• **実施タスク**
a) 過払い金とアスベストの文章のうち、「二十五歳でキャッシングして生活が安定する三十歳まで」を含む語句で始まり「成果ゼロだがお世話になった司法書士の方々には感謝したい。」で終わる部分を、「街金融」を「消費者金融」に変更したうえで再掲せよ。
b) 過払い金とアスベストの文章について、末尾の文の後に続く内容を書け。

===== 本文抜粋

シーナ&ロケッツのギタリスト「鮎川誠」氏が亡くなった。
十代の頃から見聞きしていたアーティストが虹の橋を渡るのを見送ることが多くなった。
黒のレスポールギターを弾きまくる姿とコテコテの博多弁(久留米弁?)のギャップが愛くるしく格好良かった。
私も終活の文字が頭をよぎるようになった。
この世にかき集め忘れた金はないか?
過去に無心することにした。
移住してから車中でラジオを聴くようになり
ラジオCMで頻繁に「過払い金返還請求」が流れ頭にすり込まれた。
どうせキャッシングしてから、十年以上経っているしなぁ、と聞き流していたが
お電話だけでも、というキャッチに惹かれ電話をした。
今治で会場を借りて司法書士が直接面談するという。
今治に行くタイミングで面談して調査依頼した。
二ヶ月ほど経ちショートメッセージがいくつかスマホに届くようになった。
「1997年に完済しており過払い金返還請求の期限を過ぎております」
「貴方が借入れしていた○○ファイナンスは当時より法定金利内での
貸し付けの為、返還できる過払い金はありません」
二十五歳でキャッシングして生活が安定する三十歳まで
街金融にはお世話になったが、それ以降は堅実に過ごしてきた
ので街金にはお金を借りていない。
※二十五歳から5年間は分不相応な生活だった。
過払い金返還請求のCMも移住してからラジオで聴くように
なったので移住した2008年辺りではもう期限が過ぎていた。
成果ゼロだがお世話になった司法書士の方々には感謝したい。
父は2005年にアスベストが原因とされる中皮腫で亡くなった。
その後、環境省でアスベスト救済措置が発布施行された。
当時、労災を認められないアスベスト被害者の救済で父の遺族死亡見舞金を
私も受け取ることができた(父の借金で一部消えたが)
昨年、建設アスベスト被害訴訟で過去に
「環境省の救済措置」を受けた遺族の方も再び相談を!
という新聞広告を見て父の再調査を弁護士事務所に相談した。
結果としてやはりアスベストが起因となる病気、中皮腫で死亡したのは間違いないし
建設業を営んでいたのは確かだが
どの親受け会社からの依頼で、いつ頃、どの現場で何の建材を使用したのかを
証言してくれる人間や作業日誌などがないと、申請は難しいとの
答えが弁護士事務所よりあった。
それらがあったなら父の労災だって、当時認められたはずだが
ないから環境省のアスベスト救済措置に頼るしか無かったのだ。

==========
===== データ部

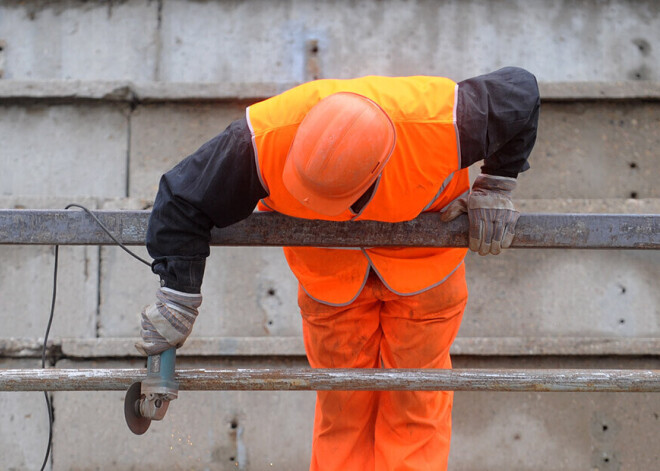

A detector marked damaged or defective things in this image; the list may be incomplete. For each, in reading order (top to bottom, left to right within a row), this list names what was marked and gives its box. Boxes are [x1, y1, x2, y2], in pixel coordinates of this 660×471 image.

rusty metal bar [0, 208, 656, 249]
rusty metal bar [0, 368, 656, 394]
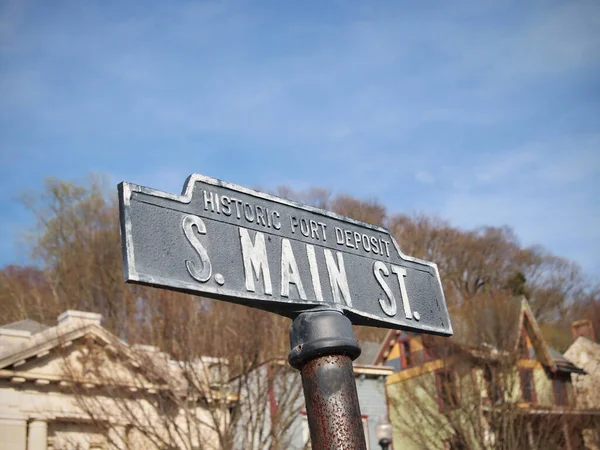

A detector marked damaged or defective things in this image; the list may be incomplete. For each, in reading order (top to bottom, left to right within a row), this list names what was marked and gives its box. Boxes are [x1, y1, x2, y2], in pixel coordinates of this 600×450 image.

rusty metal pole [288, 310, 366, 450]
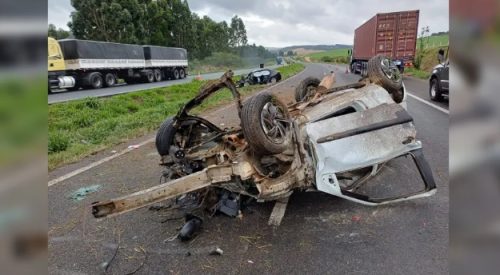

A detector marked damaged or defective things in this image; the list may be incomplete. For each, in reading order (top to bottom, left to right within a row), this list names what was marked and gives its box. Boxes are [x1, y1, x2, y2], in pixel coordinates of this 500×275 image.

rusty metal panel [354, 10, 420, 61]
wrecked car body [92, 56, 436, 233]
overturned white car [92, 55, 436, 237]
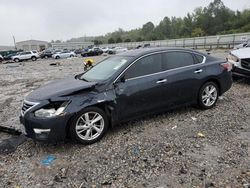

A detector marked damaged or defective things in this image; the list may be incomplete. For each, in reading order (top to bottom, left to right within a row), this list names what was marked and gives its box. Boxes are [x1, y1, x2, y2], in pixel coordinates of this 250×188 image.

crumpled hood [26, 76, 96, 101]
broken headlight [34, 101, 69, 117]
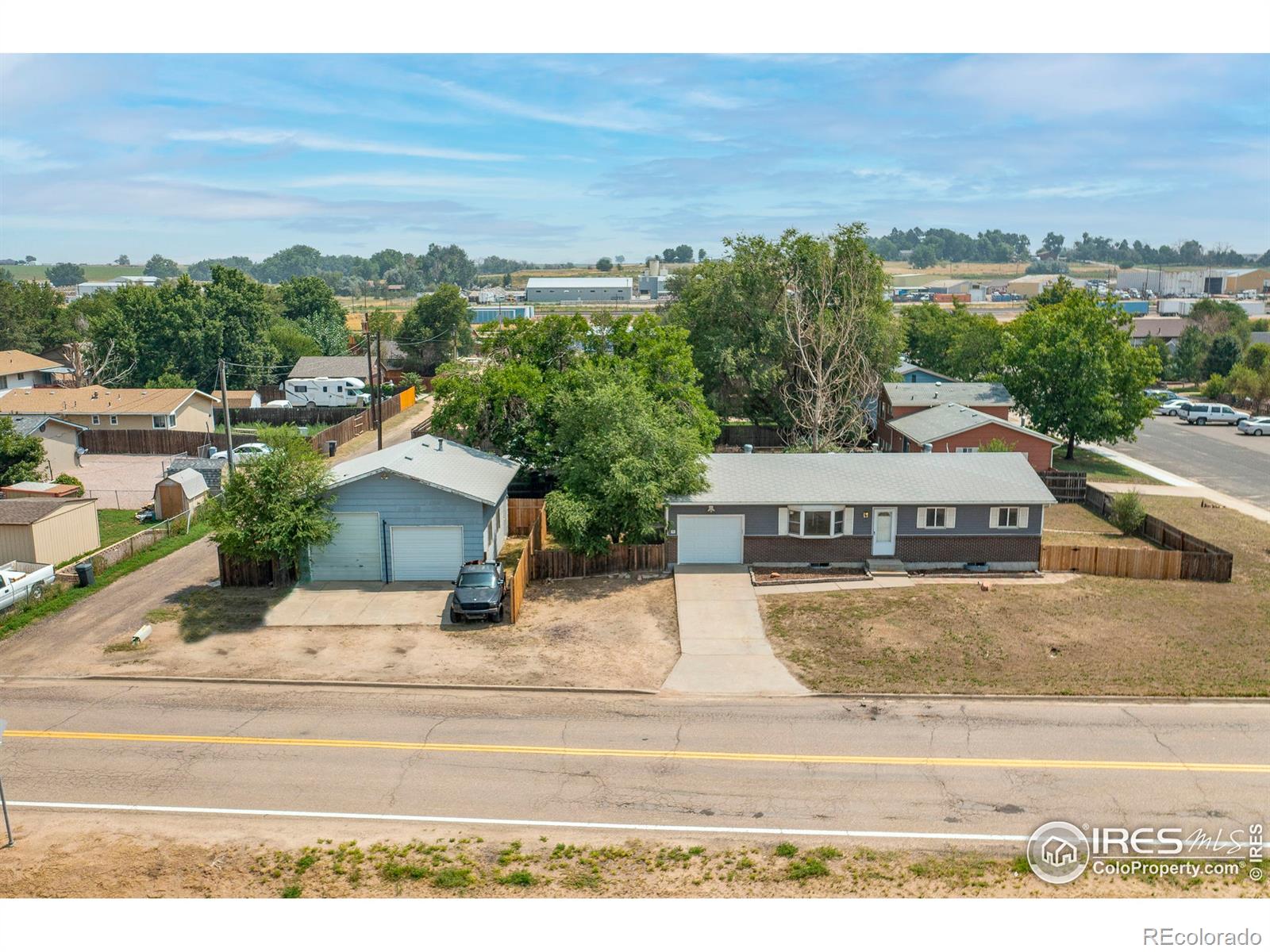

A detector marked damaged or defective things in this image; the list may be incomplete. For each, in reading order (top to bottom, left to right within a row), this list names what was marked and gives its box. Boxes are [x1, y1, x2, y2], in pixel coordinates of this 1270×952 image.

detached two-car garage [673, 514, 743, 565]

==========

• **タスク別回答**
a)
二十五歳でキャッシングして生活が安定する三十歳まで
消費者金融にはお世話になったが、それ以降は堅実に過ごしてきた
ので街金にはお金を借りていない。
※二十五歳から5年間は分不相応な生活だった。
過払い金返還請求のCMも移住してからラジオで聴くように
なったので移住した2008年辺りではもう期限が過ぎていた。
成果ゼロだがお世話になった司法書士の方々には感謝したい。

b)
発症から三ヶ月半で亡くなったので、当時相談したアスベストセンターの
方の聞き取りも体調が悪く思うように
できなかった。
成果ゼロだがお世話になった弁護士事務所の方々には感謝したい。
シーナ&ロケッツの話を。
高校一年生だったある日。
同じクラスで強面の不良N君が私に声をかけた。
その地域の番長との触れ込みだが、なぜか私とウマが合った。
バンドをやっている私がその手の話には詳しいと目星をつけたのだろう。
いつものように砕けた口調で
「おい。シーナってめちゃくちゃ良い女だよな」
私に同意を求めた。続けて
「でもよぉ。シーナと鮎川誠って絶対、イッパツやってるよな」
舌打ちをした。
イッパツが何を現しているのか、説明するのは品位品格を大切にしている当ブログゆえに察して頂きたい。
「あの二人って夫婦だよ」
相手をおもんばかる配慮って奴が昔から足りない私は即答し
「たしか子供もいたよな」
畳みかけた。
強面とは言え数ヶ月前は中学生だったのだ。
素敵な女性とときめいた相手が既婚者で、しかも子供さんもいた現実を
処理できない複雑な表情を浮かべN君は
「まじかよ……」
と言ったきり黙りこみ宙を仰いだ。
まもなく、N君は吉原デビューすることになったのだが
大人びた風貌からか、未成年と疑われたことは一度もないと言い切った。
シーナと鮎川誠が夫婦だった事実を知り慟哭した彼はもういなかった。
そこにいたのは過去を振り捨て、今を生きる自信に満ちた男の横顔だった。
N君が大人の階段をかけ上がったきっかけが、あの日の会話なら私としても感慨深い。
代表曲「ユーメイドリーム」
これが私の素敵な夢~というサビで有名だが
私の夢はあまりに矮小陳腐で独りよがりだ。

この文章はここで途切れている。